Depois de se estabelecerem, ela e o marido começaram a se envolver com as atividades da Associação Cultural e Esportiva Nipo-Brasileira de Guaíra. Ele, além de ter presidido a associação, também era membro assíduo das atividades culturais, desde gateball, jogo de taco muito comum no Japão, ao karaokê e ao Undokai, gincana tradicional com vários jogos e competições. Foi no Fujinkai, o departamento de senhoras do Kai-Kan, que Nair começou a praticar o Bon Odori: “Quando somos crianças aprendemos a dança das crianças, depois vai mudando. Esse tipo de dança [o Bon Odori] a gente dança em festas, convidando a todos que queiram dançar. Mesmo que um não saiba, ele vai olhando e fazendo”. Nair explica que cada música tem uma coreografia e que qualquer um pode participar, mesmo que não faça parte da comunidade nipônica.
Com cinco filhos, 11 netos e dois bisnetos, muitos deles igualmente engajados nas atividades e confraternizações do Kai-Kan, Nair afirma ser importante manter associações como essa, uma vez que são poucos os cidadãos japoneses da primeira geração de imigrantes, chamados de issei, ainda vivos na cidade. “Nós não podemos deixar morrer a cultura japonesa. Nós somos descendentes, quer dizer, nós não somos nascidos lá. Já está na quarta geração, mas associações desse tipo, o Kai-Kan aqui, servem para mostrar para os descendentes e também não deixar morrer a cultura japonesa”.

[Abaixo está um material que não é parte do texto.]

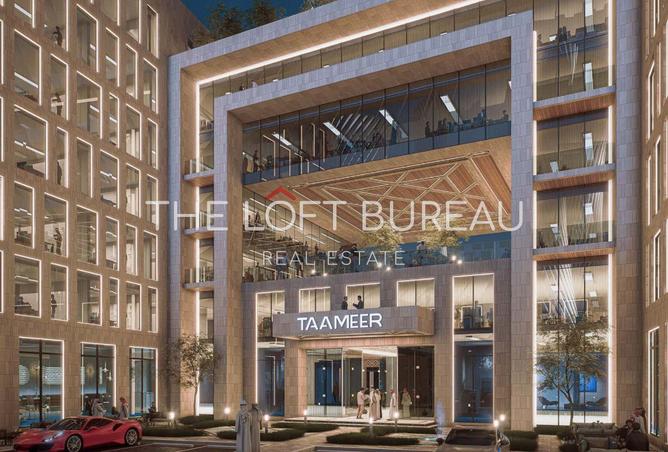 958213 - الصورة الرئيسية للعقار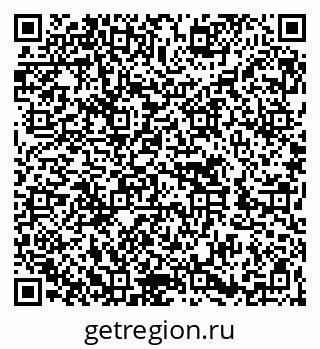 79262656364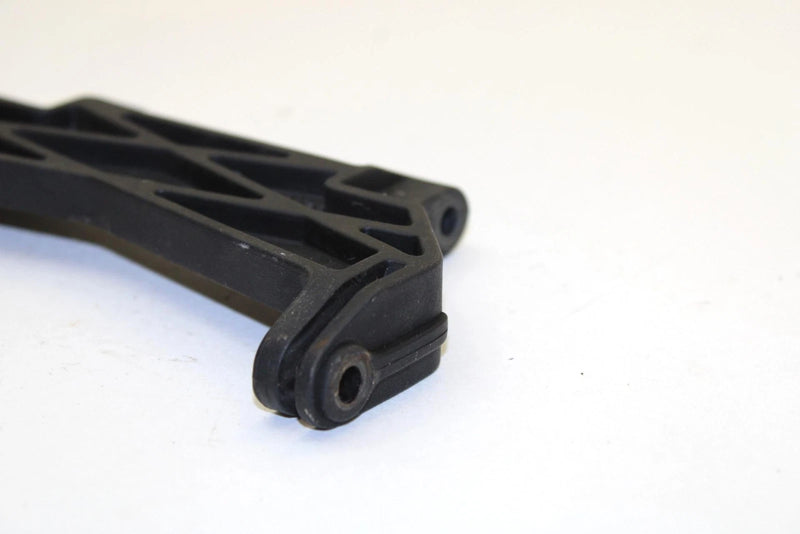 2003 Sea-doo Gti Oem Hinge Rear Arm 269500705 JS11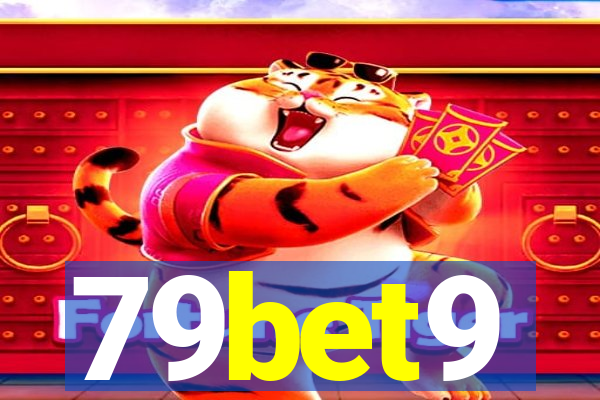 79bet9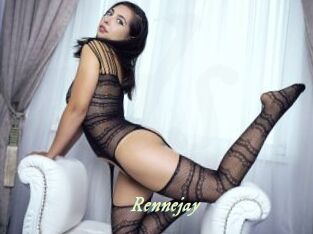 Rennejay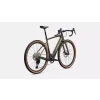 98127 50 CREO SL COMP CARBON LRLGRNMET CHARTNT NBLMET RDSQ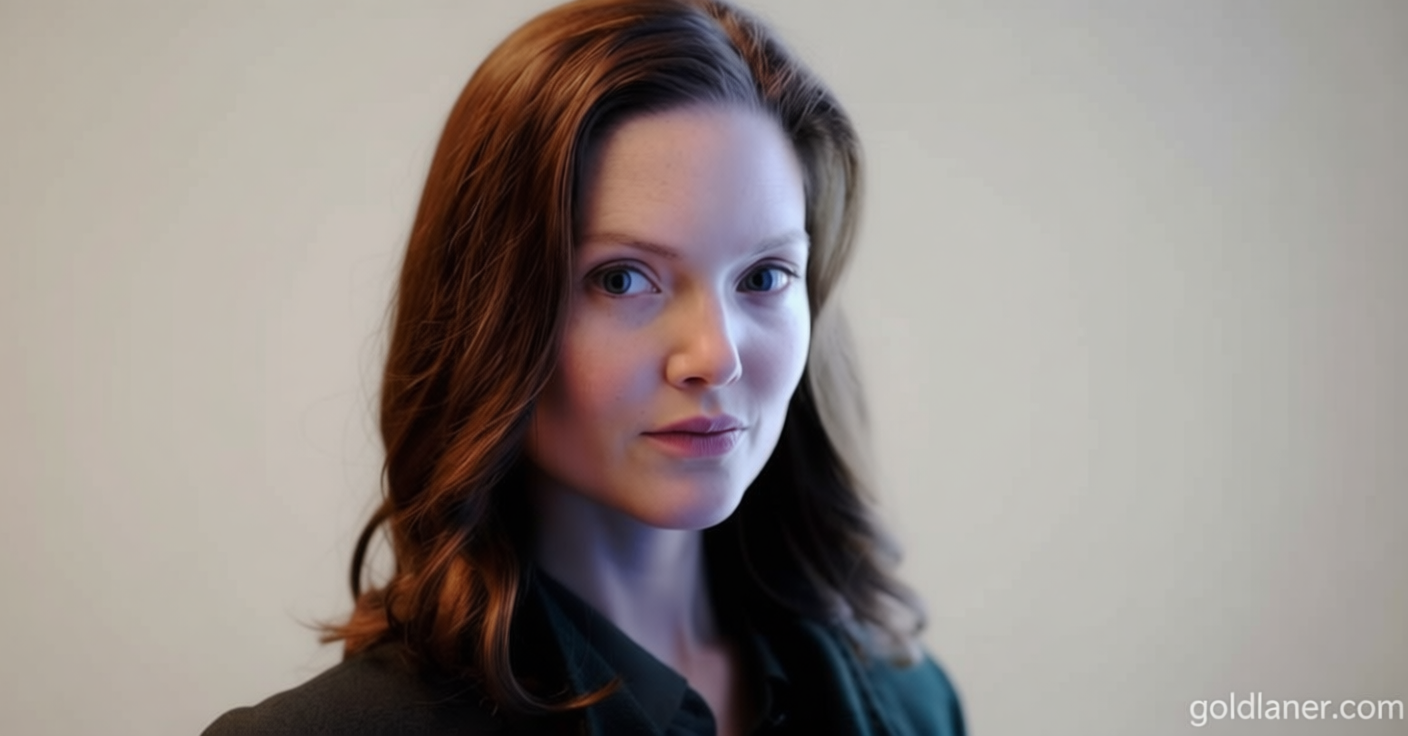 The BBC’s best thriller has never been stronger – it’s being let down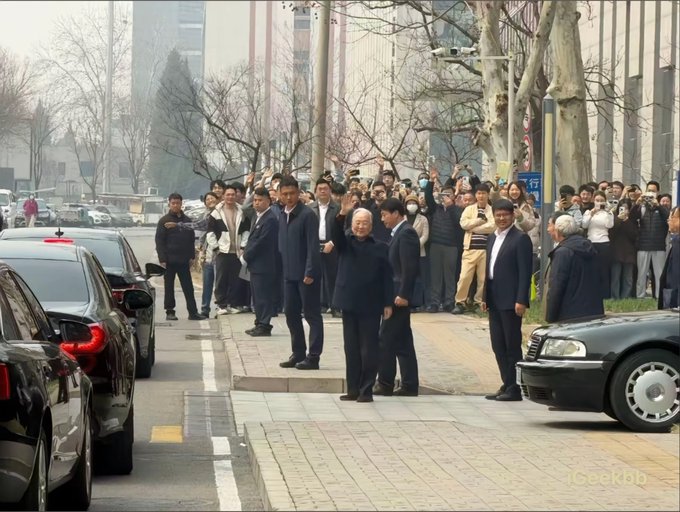 种正义。联系邮箱：yonghengzhengyi@proton.me tweet media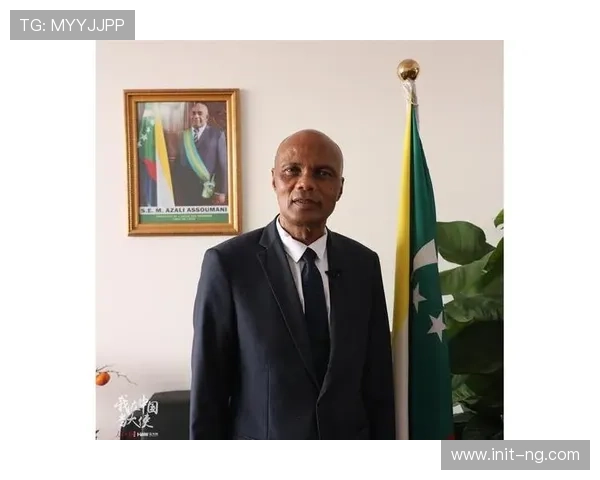 昂热前锋谢里夫对阵摩纳哥破门，身价飙升至2500万欧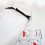 rucomfy EasyFill Beanbag Washbag - Refill & Cleaning Accessory 2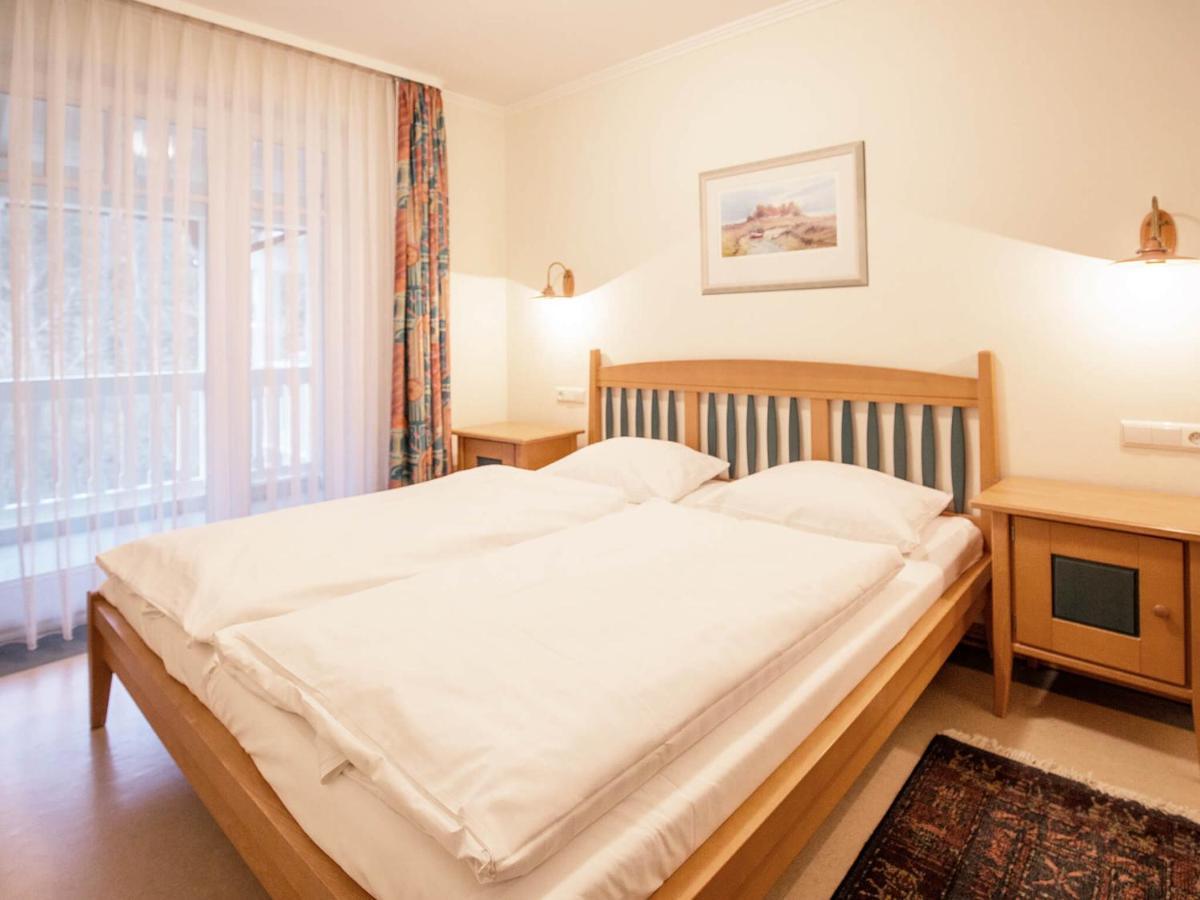 Duenenpark Binz - Komfort Ferienwohnung Mit 2 Schlafzimmern Und Balkon Im Obergeschoss 277 Extérieur photo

A exemplo do marido de Nair, que veio para terras brasileiras para tentar uma nova vida, os imigrantes tiveram que lidar com dificuldades de um país desconhecido, com poucas semelhanças culturais. O Bon Odori, quando praticado entre as comunidades nipo-brasileiras, não só fortalece os laços e os costumes, mas também celebra os ancestrais vindos do Japão. Afinal, é como destaca Nair: “Foram corajosos, né? Era tudo diferente, língua, alimentação. Sofreram muito. Por isso eu falo para os jovens de hoje: se todos estamos bem, devemos aos imigrantes, aos nossos antepassados, aos esforços deles, que vieram trabalhando, formando suas famílias”.